#### Data for the task
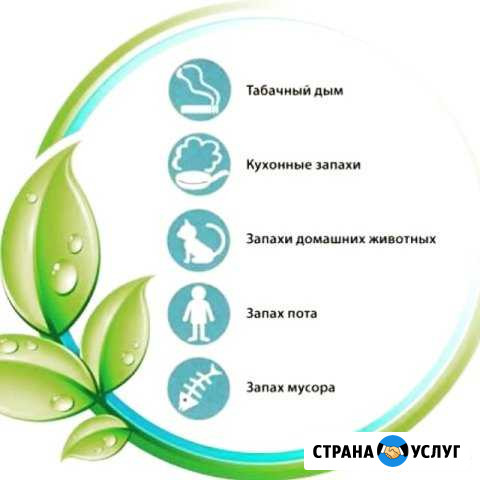 Табачный дым

Кухонные запахи

Запахи домашних животных

Запах пота

Запах мусора

СТРАНА УСЛУГ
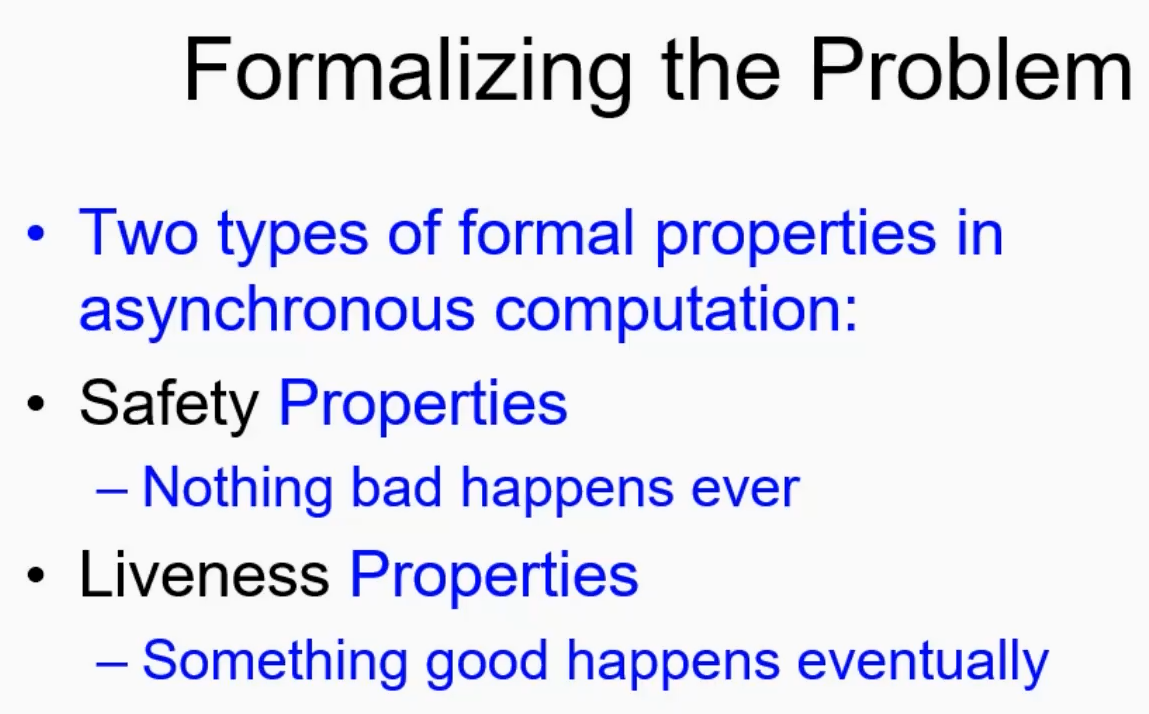 Formalizing the Problem

• Two types of formal properties in asynchronous computation:

• Safety Properties

– Nothing bad happens ever

• Liveness Properties

– Something good happens eventually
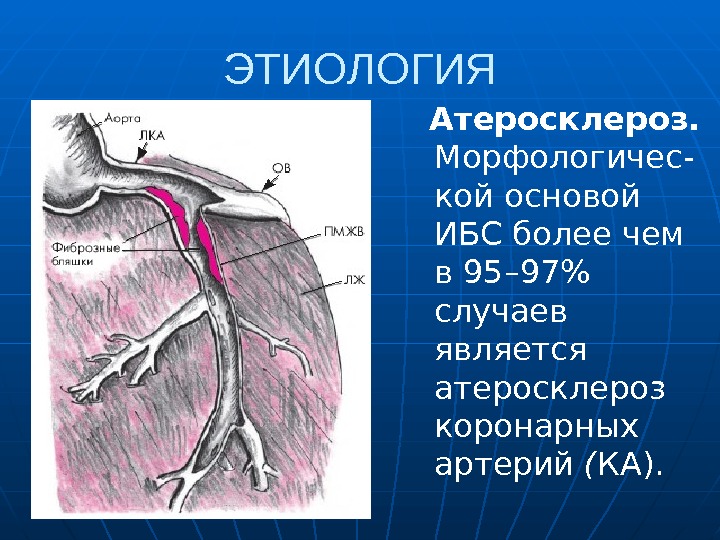 ЭТИОЛОГИЯ

Аорта
ЛКА
ОВ
ПМЖВ
Фиброзные бляшки
ЛЖ

**Атеросклероз.** Морфологической основой ИБС более чем в 95–97% случаев является атеросклероз коронарных артерий (КА).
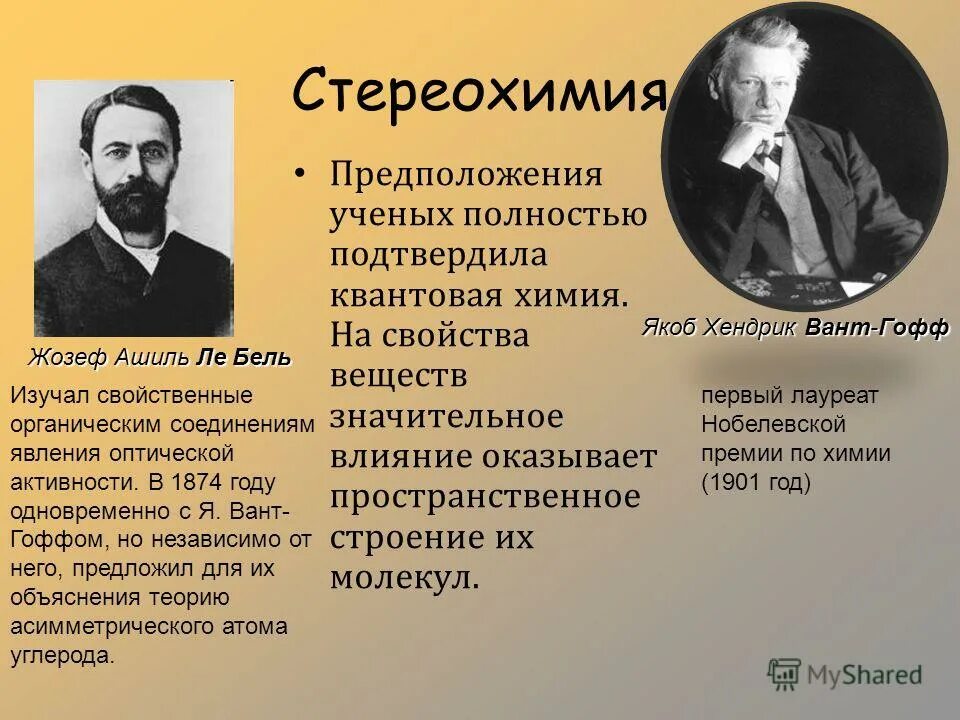 Стереохимия

• Предположения ученых полностью подтвердила квантовая химия. На свойства веществ значительное влияние оказывает пространственное строение их молекул.

Жозеф Ашиль Ле Бель

Изучал свойственные органическим соединениям явления оптической активности. В 1874 году одновременно с Я. Вант-Гоффом, но независимо от него, предложил для их объяснения теорию асимметрического атома углерода.

Якоб Хендрик Вант-Гофф

первый лауреат Нобелевской премии по химии (1901 год)

MyShared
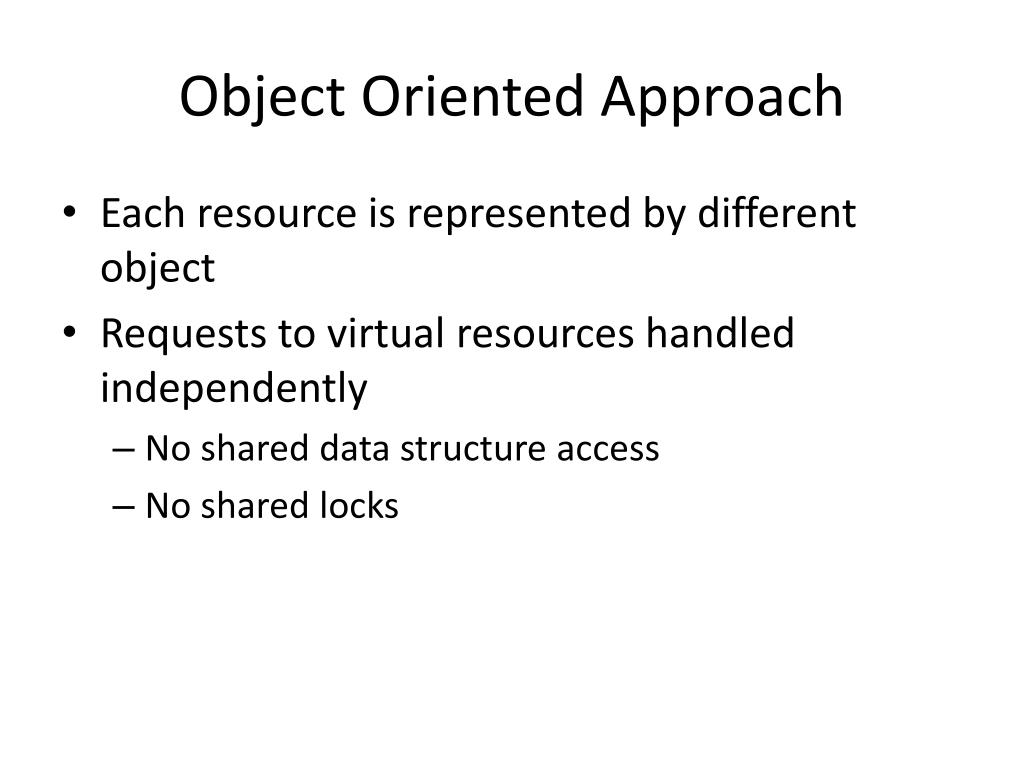 Object Oriented Approach

• Each resource is represented by different object
• Requests to virtual resources handled independently
– No shared data structure access
– No shared locks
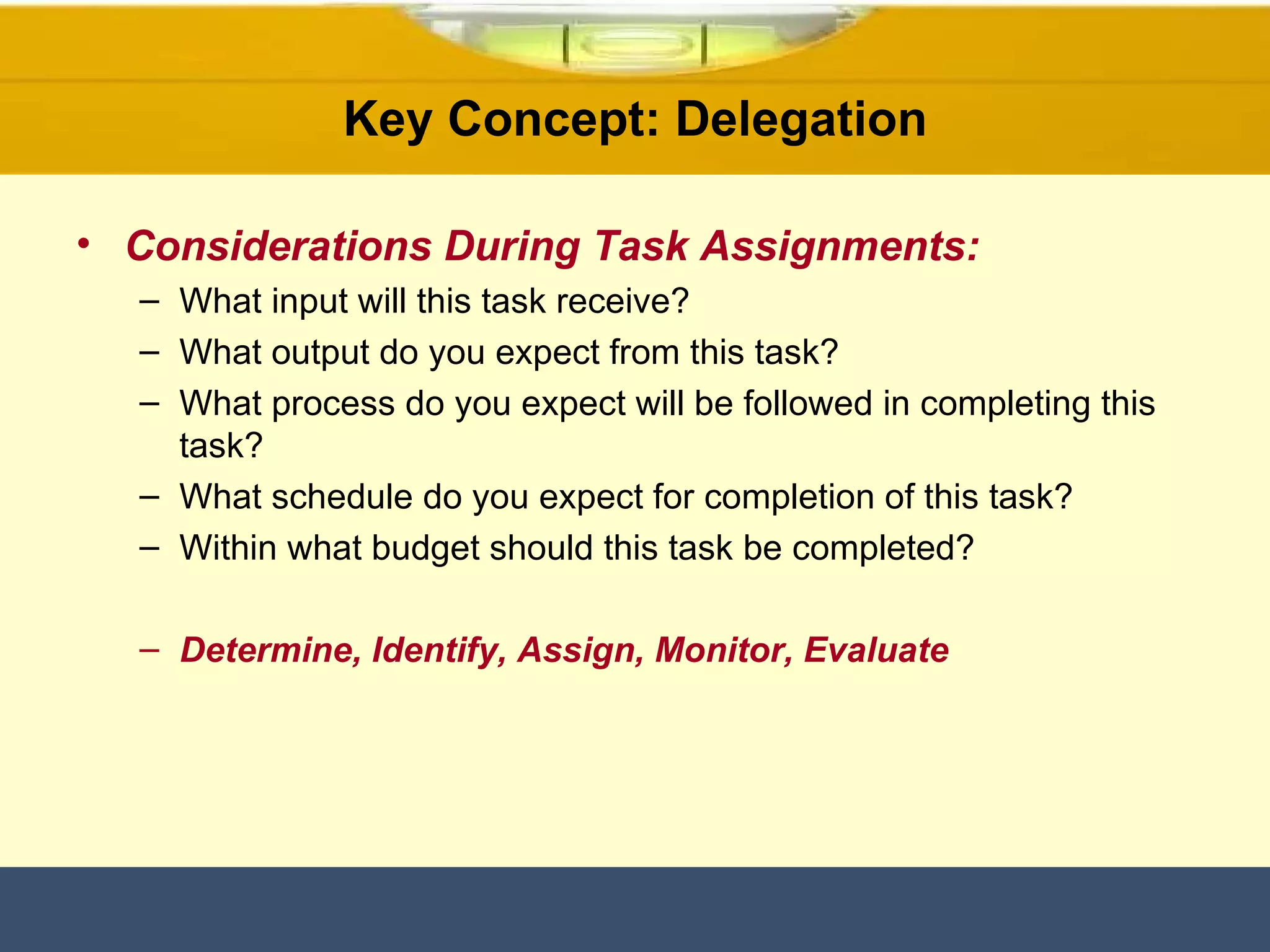 Key Concept: Delegation

• Considerations During Task Assignments:
– What input will this task receive?
– What output do you expect from this task?
– What process do you expect will be followed in completing this task?
– What schedule do you expect for completion of this task?
– Within what budget should this task be completed?

– Determine, Identify, Assign, Monitor, Evaluate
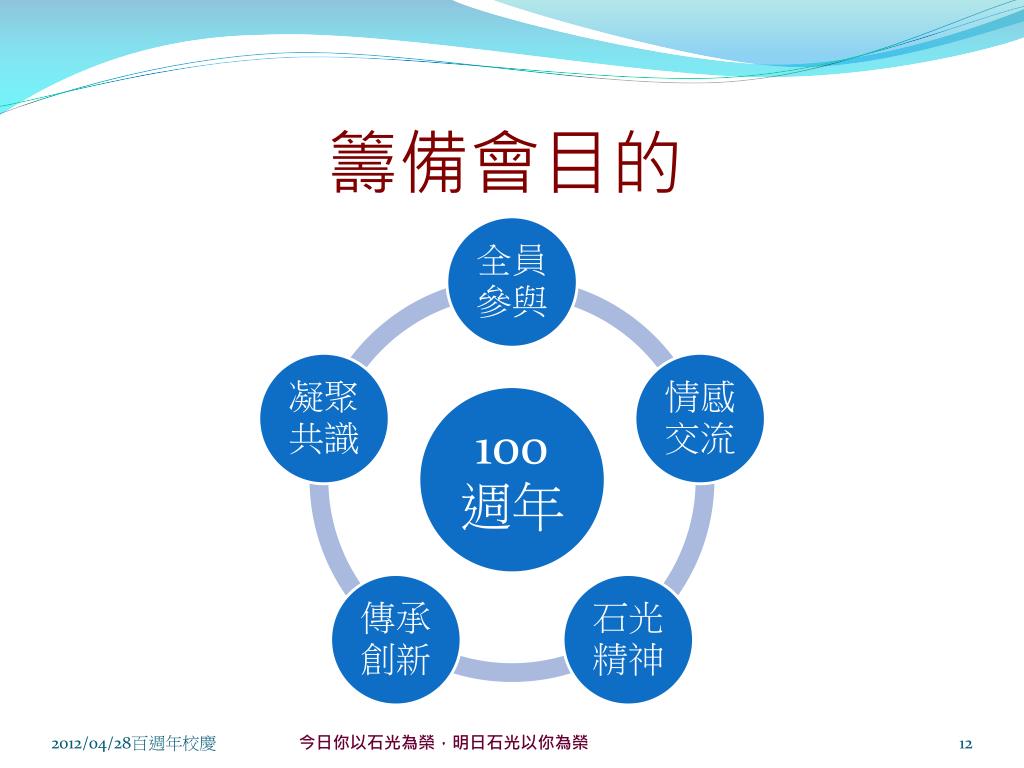 籌備會目的

全員參與

情感交流

石光精神

傳承創新

凝聚共識

100
週年

2012/04/28百週年校慶

今日你以石光為榮，明日石光以你為榮

12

#### What needs to be done
Please show the lines in the entries above that hold the string "this".

#### Finished exercise
– What input will this task receive?
– What output do you expect from this task?
– What process do you expect will be followed in completing this task?
– What schedule do you expect for completion of this task?
– Within what budget should this task be completed?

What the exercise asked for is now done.